**Exercise aim:** Every record must be transcribed in its entirety, apart from the images, which are to be omitted.

[Stored items]
-- Opening Marker --

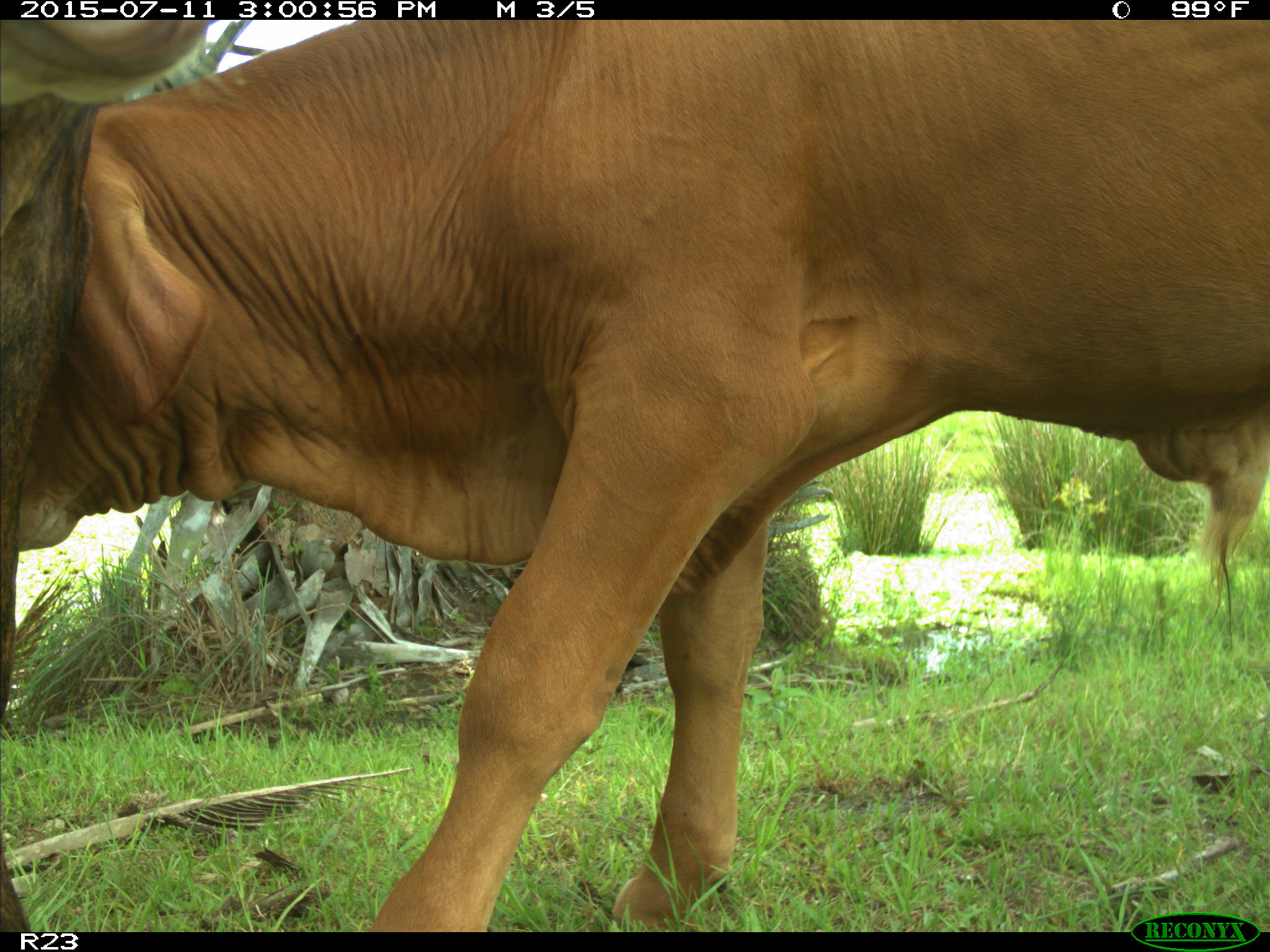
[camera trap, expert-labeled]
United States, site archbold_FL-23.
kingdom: Animalia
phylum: Chordata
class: Mammalia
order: Artiodactyla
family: Bovidae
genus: Bos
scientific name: Bos taurus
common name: domestic cow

-- Closing Marker --

**Response for this exercise:**
[camera trap, expert-labeled]
United States, site archbold_FL-23.
kingdom: Animalia
phylum: Chordata
class: Mammalia
order: Artiodactyla
family: Bovidae
genus: Bos
scientific name: Bos taurus
common name: domestic cow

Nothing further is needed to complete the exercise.